1. Event Trigger: How Tariff Policies “Strangle” the Global Market
1. Policy Shock and Market Crash
US stock market crash: On April 3, after Trump announced “reciprocal tariffs,” the three major US stock indices collectively plunged, with the Dow Jones falling by 5.5% in a single day, the S&P 500 index dropping by 5.97%, and the market value of the tech sector “seven sisters” evaporating by over $505 billion;
A-shares follow the decline: On April 7, the three major A-share indices opened more than 4% lower, with the ChiNext Index dropping 6.77%, and panic sentiment spreading in the market;
Cryptocurrency plummets: Bitcoin falls below $83,000, Ethereum crashes by 10%, and MEME coins on the BSC chain are generally halved;
2. Global asset indiscriminate decline
Commodity markets: WTI crude oil fell below $60 per barrel, the lowest since 2021; Gold’s safe-haven properties briefly failed, and spot gold once fell below $3,000;
Exchange rate fluctuations: The Japanese yen rose by 1% due to safe-haven demand, while non-U.S. currencies such as the Australian dollar and euro collectively depreciated;
II. Deep Logic: Trade War 2.0 and Market Pricing Reconstruction
1. History Repeating Itself? The Ghost of the Smoot-Hawley Tariff Act
The Smoot-Hawley Tariff Act of 1930 triggered a global trade war, leading to the Great Depression. Now, Trump’s “reciprocal tariffs” cover all trading partners, with rates as high as 49%, increasing the risk of global supply chain disruptions.
Inflation spiral threat: 97% of clothing and footwear in the United States rely on imports, and UBS estimates that the price of consumer goods may rise by 10%-12%, with low-income households bearing the brunt;
2. The “Triple Decoupling” of Sino-American Rivalry
Progressive Trade-Technology-Finance Pressures: Everbright Securities pointed out that tariffs are only the beginning, and follow-up technology blockades (such as export restrictions on AI chips) and financial sanctions (delisting of Chinese concept stocks) may follow.

Rows of box annotation data
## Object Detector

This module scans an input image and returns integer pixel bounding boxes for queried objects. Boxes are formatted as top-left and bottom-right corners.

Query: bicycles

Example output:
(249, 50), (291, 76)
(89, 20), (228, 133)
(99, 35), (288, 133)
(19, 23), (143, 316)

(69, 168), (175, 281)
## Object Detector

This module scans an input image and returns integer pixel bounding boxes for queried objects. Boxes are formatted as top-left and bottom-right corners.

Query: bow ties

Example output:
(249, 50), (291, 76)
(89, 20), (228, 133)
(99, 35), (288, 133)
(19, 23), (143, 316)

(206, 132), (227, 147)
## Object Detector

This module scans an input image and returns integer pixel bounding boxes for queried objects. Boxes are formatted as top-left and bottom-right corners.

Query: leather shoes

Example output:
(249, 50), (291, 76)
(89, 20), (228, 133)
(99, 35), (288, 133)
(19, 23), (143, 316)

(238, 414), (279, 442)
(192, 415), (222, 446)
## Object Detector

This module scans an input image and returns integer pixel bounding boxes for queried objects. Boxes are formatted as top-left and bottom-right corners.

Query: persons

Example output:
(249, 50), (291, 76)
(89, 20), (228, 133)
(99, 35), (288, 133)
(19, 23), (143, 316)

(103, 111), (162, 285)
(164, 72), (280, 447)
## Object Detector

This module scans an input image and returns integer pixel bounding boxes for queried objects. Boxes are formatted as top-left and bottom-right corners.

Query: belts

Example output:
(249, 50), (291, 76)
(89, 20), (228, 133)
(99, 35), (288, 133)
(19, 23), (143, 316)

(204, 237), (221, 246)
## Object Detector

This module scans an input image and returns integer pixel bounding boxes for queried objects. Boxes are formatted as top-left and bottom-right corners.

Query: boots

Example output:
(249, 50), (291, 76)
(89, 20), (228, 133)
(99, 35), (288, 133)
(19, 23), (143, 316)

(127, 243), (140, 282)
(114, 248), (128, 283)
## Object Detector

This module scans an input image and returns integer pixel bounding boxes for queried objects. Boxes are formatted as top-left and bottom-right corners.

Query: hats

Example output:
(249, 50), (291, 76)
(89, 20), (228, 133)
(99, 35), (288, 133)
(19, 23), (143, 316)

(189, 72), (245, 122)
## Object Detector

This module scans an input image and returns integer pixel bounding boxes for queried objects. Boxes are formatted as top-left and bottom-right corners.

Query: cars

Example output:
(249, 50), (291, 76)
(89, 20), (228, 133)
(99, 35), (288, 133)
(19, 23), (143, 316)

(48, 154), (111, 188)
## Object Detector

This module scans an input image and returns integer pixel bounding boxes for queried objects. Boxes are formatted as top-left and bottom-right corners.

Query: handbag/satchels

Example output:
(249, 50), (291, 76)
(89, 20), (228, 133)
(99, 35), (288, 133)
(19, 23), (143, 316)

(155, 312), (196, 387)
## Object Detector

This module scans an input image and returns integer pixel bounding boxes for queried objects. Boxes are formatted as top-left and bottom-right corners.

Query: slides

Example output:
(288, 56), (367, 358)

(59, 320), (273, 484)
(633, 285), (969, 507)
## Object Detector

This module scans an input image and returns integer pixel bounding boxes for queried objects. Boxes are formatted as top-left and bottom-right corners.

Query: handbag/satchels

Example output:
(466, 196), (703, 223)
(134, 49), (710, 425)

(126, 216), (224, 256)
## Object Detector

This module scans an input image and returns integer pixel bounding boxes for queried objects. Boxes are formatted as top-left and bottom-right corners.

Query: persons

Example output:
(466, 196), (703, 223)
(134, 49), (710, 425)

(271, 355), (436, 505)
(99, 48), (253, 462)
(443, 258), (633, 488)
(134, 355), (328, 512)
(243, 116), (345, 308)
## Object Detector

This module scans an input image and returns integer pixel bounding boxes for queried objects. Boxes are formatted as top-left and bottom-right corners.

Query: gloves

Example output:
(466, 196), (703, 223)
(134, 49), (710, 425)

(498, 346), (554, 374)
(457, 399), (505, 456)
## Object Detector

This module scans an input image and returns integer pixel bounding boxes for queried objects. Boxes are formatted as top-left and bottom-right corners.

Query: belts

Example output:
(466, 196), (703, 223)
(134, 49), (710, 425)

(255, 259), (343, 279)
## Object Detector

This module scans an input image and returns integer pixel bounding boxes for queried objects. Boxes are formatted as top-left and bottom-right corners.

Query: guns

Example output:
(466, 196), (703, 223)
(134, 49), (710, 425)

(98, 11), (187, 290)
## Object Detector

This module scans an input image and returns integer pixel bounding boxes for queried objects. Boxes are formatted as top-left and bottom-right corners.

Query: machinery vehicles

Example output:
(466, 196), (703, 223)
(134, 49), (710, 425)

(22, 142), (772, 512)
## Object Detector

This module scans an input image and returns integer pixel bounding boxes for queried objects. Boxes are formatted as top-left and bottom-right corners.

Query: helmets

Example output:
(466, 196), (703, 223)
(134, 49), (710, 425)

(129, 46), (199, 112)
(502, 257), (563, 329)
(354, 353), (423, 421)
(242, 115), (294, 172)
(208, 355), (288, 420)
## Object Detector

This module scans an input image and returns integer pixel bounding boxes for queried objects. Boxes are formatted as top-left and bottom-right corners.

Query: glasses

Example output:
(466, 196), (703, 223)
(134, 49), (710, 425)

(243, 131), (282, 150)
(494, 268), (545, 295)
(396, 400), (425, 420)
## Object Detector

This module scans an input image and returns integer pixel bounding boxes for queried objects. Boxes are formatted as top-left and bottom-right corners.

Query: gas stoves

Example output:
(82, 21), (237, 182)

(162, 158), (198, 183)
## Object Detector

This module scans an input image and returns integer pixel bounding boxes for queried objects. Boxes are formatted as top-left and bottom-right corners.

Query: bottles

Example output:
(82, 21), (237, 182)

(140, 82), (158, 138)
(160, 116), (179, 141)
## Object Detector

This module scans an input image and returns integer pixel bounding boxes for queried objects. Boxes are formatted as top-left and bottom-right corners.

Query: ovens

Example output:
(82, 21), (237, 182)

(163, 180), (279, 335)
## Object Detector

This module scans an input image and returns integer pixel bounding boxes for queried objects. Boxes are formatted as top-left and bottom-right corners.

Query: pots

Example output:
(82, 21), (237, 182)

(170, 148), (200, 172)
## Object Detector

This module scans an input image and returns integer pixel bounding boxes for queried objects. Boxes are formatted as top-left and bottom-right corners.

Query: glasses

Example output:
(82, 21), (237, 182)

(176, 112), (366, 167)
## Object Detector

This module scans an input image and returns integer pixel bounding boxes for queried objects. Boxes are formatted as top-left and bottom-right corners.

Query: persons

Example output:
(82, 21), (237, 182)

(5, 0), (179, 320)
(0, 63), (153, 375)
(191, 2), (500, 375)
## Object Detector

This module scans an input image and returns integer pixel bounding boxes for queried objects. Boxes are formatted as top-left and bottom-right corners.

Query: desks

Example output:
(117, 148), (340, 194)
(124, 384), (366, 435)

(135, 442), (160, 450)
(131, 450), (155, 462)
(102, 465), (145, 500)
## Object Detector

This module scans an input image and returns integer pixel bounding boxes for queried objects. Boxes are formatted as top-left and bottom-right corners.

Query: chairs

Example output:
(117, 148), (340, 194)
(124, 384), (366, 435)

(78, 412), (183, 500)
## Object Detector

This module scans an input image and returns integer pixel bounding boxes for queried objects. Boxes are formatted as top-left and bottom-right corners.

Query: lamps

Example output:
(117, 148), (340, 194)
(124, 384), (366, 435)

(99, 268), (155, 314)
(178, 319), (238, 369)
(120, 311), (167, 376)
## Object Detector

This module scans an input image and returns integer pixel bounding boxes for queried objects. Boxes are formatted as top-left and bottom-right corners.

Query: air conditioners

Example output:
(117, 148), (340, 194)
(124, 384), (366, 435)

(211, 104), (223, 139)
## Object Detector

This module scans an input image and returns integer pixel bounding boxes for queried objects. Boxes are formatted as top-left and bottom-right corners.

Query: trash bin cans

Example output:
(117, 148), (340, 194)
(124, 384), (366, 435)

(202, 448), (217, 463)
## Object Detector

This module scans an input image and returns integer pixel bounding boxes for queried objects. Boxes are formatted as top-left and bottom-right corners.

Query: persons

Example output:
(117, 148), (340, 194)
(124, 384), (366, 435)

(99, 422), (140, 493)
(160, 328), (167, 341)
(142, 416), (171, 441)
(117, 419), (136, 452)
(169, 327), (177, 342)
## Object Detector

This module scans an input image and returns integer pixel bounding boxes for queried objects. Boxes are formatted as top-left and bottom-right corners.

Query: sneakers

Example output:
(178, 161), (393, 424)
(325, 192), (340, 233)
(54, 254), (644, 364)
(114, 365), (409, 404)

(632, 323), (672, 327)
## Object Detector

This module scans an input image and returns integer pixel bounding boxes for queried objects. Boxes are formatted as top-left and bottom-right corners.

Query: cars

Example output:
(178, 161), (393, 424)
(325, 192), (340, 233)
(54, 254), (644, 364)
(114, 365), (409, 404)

→ WORK TO DO
Continue the article on tariffs and the global market selloff, picking up right after its final sentence.

→ RESULT FOR THIS TASK
China’s response logic: According to the analysis of Huatai Securities, China’s policy toolbox is sufficient, with RRR cuts, consumption stimulus, and infrastructure investment becoming the main hedging forces, and the strategic position of domestic demand has been enhanced;
3. The “De-risking Paradox” of Cryptocurrency
The correlation between Bitcoin and traditional risk assets (such as the Nasdaq) has risen to 0.5, losing its “digital gold” halo;
Leveraged liquidation chain reaction: The highly leveraged positions (e.g., 20 times) of MEME coins on the BSC chain will be liquidated in batches after the price fluctuates by 5%, intensifying the sell-off;
III. Trend Prediction: Structural Opportunities in the Storm
1. Short-term Market Path
Key milestones: Tariffs officially take effect on April 9, China’s countermeasures are implemented on April 10; if negotiations do not restart, U.S. stocks may fall another 5%-10%;
Cryptocurrency rebound opportunity: If BTC stabilizes at $80,000, MEME coin may rebound due to community enthusiasm, but caution is needed regarding regulatory crackdowns (such as the Trump family token incident);
2. Mid to Long-term Asset Allocation Logic
Safe-haven assets: Gold (target $3100), yen, and government bond ETFs (such as TLT) remain safe havens for funds;
Counter-cyclical track:
Consumption and Infrastructure: Under the impetus of domestic demand policies in China, leading companies in home appliances and building materials (such as Midea and Conch Cement) may benefit;
Technological independence: Domestic chips (SMIC), AI large models (Baidu Wenxin) receive policy support, and valuation recovery is expected;
Reshaping the value of cryptocurrency:
RWA track: Tokenization of US Treasuries (such as Ondo Finance), collateralized lending (Maple Finance) annualized returns exceed 4%, attracting institutions like Grayscale to increase their positions.
Layer 2 technology dividends: Ethereum’s Pectra upgrade may activate staking demand, with tokens like ARB and OP looking bullish in the medium term by 50%;
IV. Investor Strategies: Defense, Hedging, and Left-Side Layout
1. Defensive Operations
Reduce holdings in high volatility assets: liquidate MEME coin, tech stocks, and keep 20%-30% in cash or stablecoins (USDC, DAI);
Option protection: Buy BTC put options (exercise price 75,000 USD), Nasdaq ETF put options (strike price lower than current price 10%);
2. Hedging and Arbitrage
Cross-market arbitrage: Long gold/short crude oil (historical volatility spread widens to 30%), long yen/short Australian dollar;
A/H share premium convergence: Increase holdings in undervalued blue-chip Hong Kong stocks (such as Tencent and Meituan), betting on capital inflow.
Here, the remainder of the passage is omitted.